Семья собралась на веранде, и каждый занимался своим делом: Изабель читала, Камилла, конечно, сидела с карандашом и альбомом, Анри шепотом (чтобы не мешать матери) препирался с ней по поводу похода в горы, который он затеял на следующей неделе. Камилла, разумеется, была против того, чтобы Дан лазил по скалам и пещерам. А Данька лежал, закинув руки за голову, на кушетке и слушал ветер. Шуршали страницы книги, что-то бормотал себе под нос Мишель, пытаясь сложить из разрозненных кусков очередную доисторическую челюсть; но ни этого, ни негромких голосов сестры и брата Дан не слышал. Все это существовало отдельно, где-то далеко, и было частью тишины. А он слушал ветер, который пел, соскальзывая с покатой крыши веранды, неожиданно сильным порывом врывался в листву, уносил кошмары и вообще заполнял собой весь существующий сейчас для него мир. Он не знал, сколько времени это продолжалось. Ветер стих, и Дан обнаружил, что Камилла и Анри не сводят с него глаз, причем Анри — что невероятно! — молчит.
— Даниэль, все в порядке? — спросила Камилла.
— В полном.
— Какой ключ ты себе нарисуешь, тот и будет открывать эту дверь. Хочешь свечу — пусть будет свеча. Люди вообще обожают ставить границы. Особенно себе. А на самом деле все, что ты сможешь представить, тебе по силам. Только надо правильно формулировать вопрос. Не «смогу или нет?», а «как сделать?». Увидеть того, кто ушел, — это именно вопрос «как».

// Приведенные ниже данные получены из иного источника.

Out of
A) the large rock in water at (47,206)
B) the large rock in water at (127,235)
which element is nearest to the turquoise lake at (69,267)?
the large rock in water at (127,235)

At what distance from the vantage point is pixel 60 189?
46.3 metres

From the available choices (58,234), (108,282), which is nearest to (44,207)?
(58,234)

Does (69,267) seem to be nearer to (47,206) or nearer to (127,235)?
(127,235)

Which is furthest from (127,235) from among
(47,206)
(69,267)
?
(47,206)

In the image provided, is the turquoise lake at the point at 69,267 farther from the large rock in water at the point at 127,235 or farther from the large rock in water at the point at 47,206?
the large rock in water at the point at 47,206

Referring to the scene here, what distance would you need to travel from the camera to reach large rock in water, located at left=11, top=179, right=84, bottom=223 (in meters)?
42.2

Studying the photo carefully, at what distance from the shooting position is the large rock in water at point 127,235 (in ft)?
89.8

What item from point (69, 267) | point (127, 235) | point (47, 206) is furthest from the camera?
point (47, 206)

Танька снова сидела на подоконнике. В этот раз Дану даже не пришлось напрягаться, чтобы позвать ее, хватило мысленного вопроса «Ты где?».

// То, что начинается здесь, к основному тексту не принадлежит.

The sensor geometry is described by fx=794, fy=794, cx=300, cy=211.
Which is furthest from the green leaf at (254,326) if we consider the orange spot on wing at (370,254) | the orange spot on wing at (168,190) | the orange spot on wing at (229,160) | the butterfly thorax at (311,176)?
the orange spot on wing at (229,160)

И тут он вспомнил ту исчезнувшую мысль.
— Значит, позвать можно… — начал он и замолчал.
— Да, — ответила Танька после длинной, какой-то замершей паузы. — Кого угодно. Хоть Сталина, хоть Тутанхамона.
И вот теперь ему стало по-настоящему страшно. Ему не интересны были ни Сталин, ни Тутанхамон.
Видимо, в нервную систему был вмонтирован какой-то особый датчик, предохраняющий от критических перегрузок: в памяти совершенно не осталось того дня, когда погибла девушка Настя; и точно так же не помнил он дня смерти мамы. Что тогда происходило и как — никаких деталей. Он пока сам не знал, хочет ли увидеть этот момент. Но когда Дан внезапно осознал, что появилась возможность поговорить с ней, это мгновенно лишило его сил — до такой степени, что пришлось сесть прямо на пол.
— Как? — почти неслышно спросил он.
Но Танька услышала. Прищурилась:
— Между прочим, за тобой должок.
И он сразу понял.
— Я даже не представляю, с какого края подойти к этому делу, — признался Дан. — А тебе сейчас так важно, считают тебя суицидницей или нет?
— Мне — нет, — легко сказала Танька. — Теперь уже нет. Но это важно тебе. И, наверное, моим родителям…
— Опять какие-то уровни? — проворчал он. Она промолчала, и Дан нехотя сказал: — Ладно. Я попробую. Только, пожалуйста, не надо больше мне устраивать таких… испытаний.
— Дань, на самом деле никто ничего не устраивает. Ей очень повезло, что ты там оказался, — помолчав, сказала Таня.
— Ладно, — хмуро ответил Дан. — Лучше расскажи, как… увидеть.
— Ну, главное — не спешить, — ответила она. — У тебя в доме есть фотки?
— Чьи?
— Все равно. Родственники, знакомые, друзья. Надо, чтобы и живые, и ушедшие. Вперемешку.
— Ну… есть.
— Тащи. Попробуешь для начала понять по фото, кто жив, кто нет.